A python application inside a Docker container that expodes an API and can identify outliers in time-series data. It uses generated stock data stored in csv files.
First step in outlier detection is to extract a sample of 30 data points starting from a random timestamp inside the files. The files are determined by the input parameters stock_exhange, stock_id, file_no.
After the sample data is selected the outliers are identified by comparing all the values with a computed threshhold, any values lower or higher than the treshold are considered outliers.
The threshold is calculated with the following formula:
upper_limit = mean + 2 * standard_deviation
lower_limit = mean - 2 * standard_deviation
Where mean is the computed mean of the values from the selected data and standard_deviation is the standard deviation computed from the selected data.

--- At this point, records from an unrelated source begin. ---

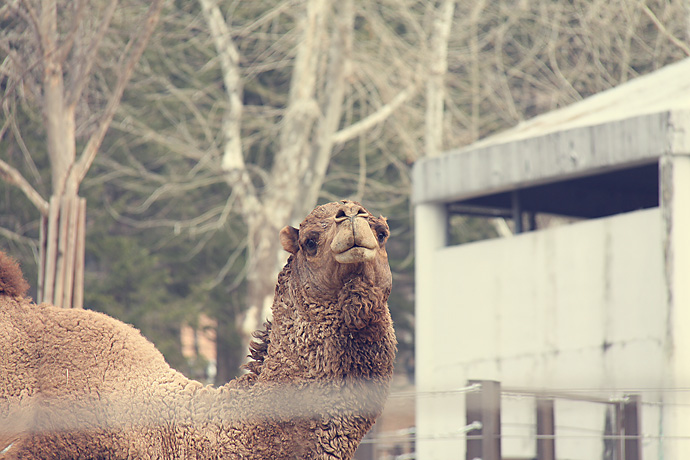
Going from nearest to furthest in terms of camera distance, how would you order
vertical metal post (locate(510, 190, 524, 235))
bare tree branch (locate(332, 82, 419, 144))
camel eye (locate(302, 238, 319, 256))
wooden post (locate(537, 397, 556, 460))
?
1. camel eye (locate(302, 238, 319, 256))
2. wooden post (locate(537, 397, 556, 460))
3. vertical metal post (locate(510, 190, 524, 235))
4. bare tree branch (locate(332, 82, 419, 144))

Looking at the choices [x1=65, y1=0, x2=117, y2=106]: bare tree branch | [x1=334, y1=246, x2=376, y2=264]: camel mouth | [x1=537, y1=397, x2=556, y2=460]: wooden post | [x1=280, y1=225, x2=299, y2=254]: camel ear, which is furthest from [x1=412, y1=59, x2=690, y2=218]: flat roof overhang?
[x1=334, y1=246, x2=376, y2=264]: camel mouth

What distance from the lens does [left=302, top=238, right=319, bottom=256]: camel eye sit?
3680 millimetres

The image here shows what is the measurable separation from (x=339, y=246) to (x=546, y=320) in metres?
7.99

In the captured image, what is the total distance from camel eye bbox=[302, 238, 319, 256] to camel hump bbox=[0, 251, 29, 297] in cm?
133

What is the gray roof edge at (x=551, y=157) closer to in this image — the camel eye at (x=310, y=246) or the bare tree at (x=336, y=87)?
the bare tree at (x=336, y=87)

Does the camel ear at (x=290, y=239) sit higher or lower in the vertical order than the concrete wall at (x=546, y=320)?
lower

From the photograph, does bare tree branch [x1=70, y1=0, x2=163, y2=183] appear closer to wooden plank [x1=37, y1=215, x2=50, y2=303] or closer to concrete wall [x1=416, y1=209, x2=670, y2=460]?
wooden plank [x1=37, y1=215, x2=50, y2=303]

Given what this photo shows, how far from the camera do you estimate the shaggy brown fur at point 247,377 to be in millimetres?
3564

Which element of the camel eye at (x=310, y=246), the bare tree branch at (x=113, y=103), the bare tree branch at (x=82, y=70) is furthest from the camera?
the bare tree branch at (x=82, y=70)

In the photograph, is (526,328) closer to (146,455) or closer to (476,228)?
(146,455)

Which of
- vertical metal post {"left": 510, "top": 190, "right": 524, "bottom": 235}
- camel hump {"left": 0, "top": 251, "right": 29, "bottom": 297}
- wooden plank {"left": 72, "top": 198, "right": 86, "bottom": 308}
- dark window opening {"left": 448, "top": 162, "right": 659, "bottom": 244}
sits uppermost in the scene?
dark window opening {"left": 448, "top": 162, "right": 659, "bottom": 244}

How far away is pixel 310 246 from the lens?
369 centimetres

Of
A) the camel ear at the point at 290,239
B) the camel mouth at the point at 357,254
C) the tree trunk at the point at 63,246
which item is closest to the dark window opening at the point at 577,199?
the tree trunk at the point at 63,246

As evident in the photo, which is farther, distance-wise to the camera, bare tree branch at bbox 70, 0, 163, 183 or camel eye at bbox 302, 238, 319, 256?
bare tree branch at bbox 70, 0, 163, 183
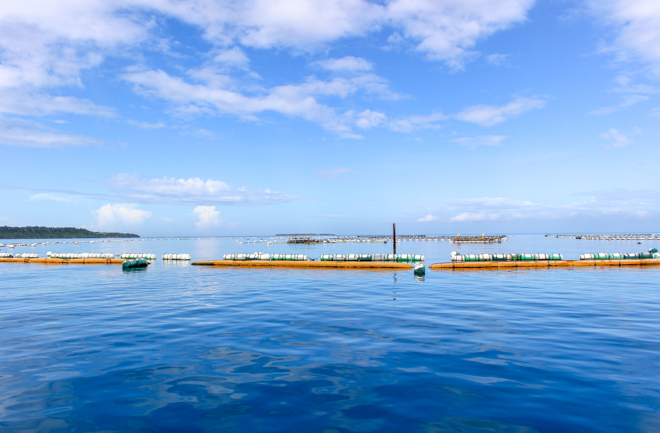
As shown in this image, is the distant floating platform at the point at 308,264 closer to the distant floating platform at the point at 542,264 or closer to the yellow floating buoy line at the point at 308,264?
the yellow floating buoy line at the point at 308,264

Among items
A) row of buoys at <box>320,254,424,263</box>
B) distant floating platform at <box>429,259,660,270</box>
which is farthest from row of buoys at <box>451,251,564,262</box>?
row of buoys at <box>320,254,424,263</box>

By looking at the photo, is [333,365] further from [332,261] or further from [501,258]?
[501,258]

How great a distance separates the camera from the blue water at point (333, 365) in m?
8.16

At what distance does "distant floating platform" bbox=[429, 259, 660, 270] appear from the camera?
4278cm

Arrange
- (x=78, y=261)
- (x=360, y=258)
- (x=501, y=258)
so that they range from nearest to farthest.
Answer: (x=501, y=258), (x=360, y=258), (x=78, y=261)

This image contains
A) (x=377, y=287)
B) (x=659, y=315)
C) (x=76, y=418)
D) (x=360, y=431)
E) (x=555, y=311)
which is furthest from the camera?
(x=377, y=287)

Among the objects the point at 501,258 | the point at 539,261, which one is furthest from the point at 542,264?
the point at 501,258

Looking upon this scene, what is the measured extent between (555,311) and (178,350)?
19.0 metres

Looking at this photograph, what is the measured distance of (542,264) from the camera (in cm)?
4344

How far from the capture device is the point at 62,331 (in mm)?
15914

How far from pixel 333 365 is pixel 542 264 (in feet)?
136

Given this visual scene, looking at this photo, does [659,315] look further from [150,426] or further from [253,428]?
[150,426]

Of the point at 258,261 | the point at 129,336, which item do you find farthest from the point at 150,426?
the point at 258,261

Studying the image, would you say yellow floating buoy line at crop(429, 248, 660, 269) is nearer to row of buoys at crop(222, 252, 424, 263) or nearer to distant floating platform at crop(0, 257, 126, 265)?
row of buoys at crop(222, 252, 424, 263)
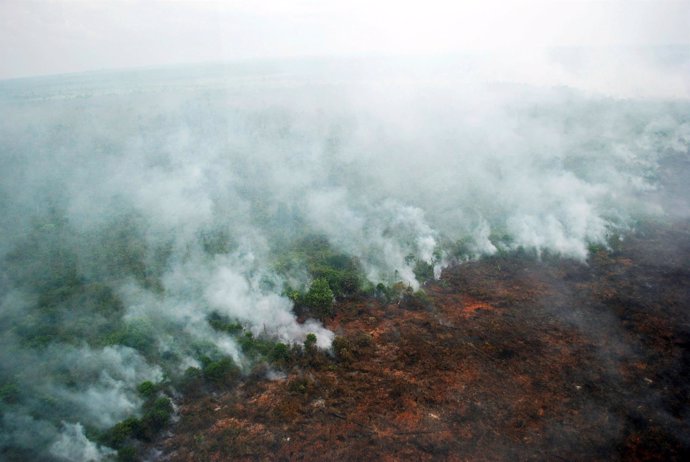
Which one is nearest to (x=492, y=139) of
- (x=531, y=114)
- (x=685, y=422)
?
(x=531, y=114)

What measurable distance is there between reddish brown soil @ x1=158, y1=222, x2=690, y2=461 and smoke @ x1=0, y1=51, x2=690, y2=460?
2136mm

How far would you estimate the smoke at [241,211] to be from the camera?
1413 cm

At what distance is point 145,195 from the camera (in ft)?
94.7

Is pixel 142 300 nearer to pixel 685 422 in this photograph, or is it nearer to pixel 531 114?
pixel 685 422

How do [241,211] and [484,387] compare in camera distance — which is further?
[241,211]

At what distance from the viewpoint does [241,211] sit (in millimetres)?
26984

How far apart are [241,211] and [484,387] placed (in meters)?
19.8

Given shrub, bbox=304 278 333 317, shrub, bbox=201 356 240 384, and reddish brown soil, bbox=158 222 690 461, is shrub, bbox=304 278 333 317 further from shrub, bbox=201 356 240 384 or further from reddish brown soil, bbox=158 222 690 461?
shrub, bbox=201 356 240 384

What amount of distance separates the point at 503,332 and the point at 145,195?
1033 inches

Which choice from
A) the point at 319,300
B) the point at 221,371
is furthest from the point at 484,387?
the point at 221,371

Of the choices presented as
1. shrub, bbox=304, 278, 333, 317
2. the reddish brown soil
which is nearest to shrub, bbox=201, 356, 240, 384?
the reddish brown soil

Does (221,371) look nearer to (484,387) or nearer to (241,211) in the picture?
(484,387)

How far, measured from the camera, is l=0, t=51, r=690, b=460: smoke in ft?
46.4

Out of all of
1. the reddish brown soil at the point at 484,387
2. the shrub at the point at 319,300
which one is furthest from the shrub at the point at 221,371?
the shrub at the point at 319,300
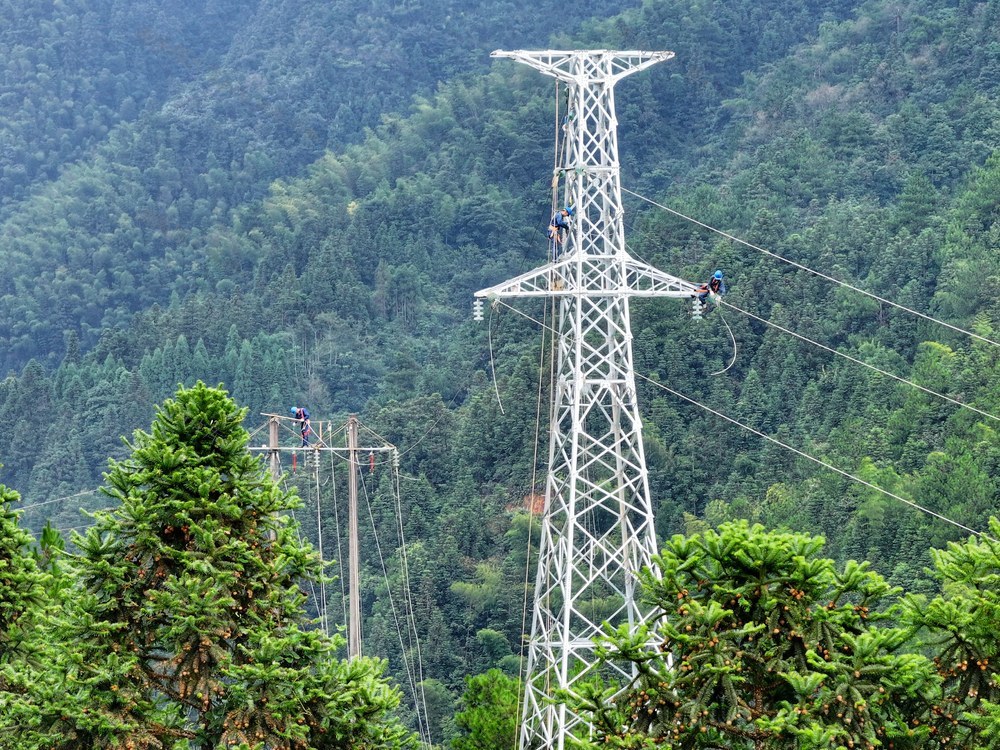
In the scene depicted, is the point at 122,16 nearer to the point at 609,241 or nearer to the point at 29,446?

After the outliers are identified they are saved in the output directory in a csv file. One csv file for each stock_id, grouped in folders for each stock_exhange.
docker-compose.yml # docker-compose file that runs the application
app:
Dockerfile # Image definition for the docker container
requirements.txt # Python dependencies for the application
src:
StockData.py # Python class that handles all data related functions
app.py # Python file that handles API requests
stock_price_data_files: # Directory that contains the stock data files
STOCK_EXCHANGE:
STOCK_ID.csv
outlier_files_output: # Output folder for storing outliers in csv files
request_timestamp: # Folder for specific request
STOCK_EXCHANGE:
STOCK_ID.csv
The app exposes an api having the following endponts:
ENDPOINT | PATH | DESCRIPTION | PARAMETERS |
---|---|---|---|
GET_OULIERS_FROM_STOCK_DATA | /get/outliers | Returns a json object for the stocks selected trough the input parameters | stock_exhange, stock_id, file_no |
Just run docker-compose up -d --build
and it should create a container running the application. By default the application will run on port 8080, but you can change that in the docker-compose.yaml file
- Install requirements.txt using pip: "pip install -r requirements.txt"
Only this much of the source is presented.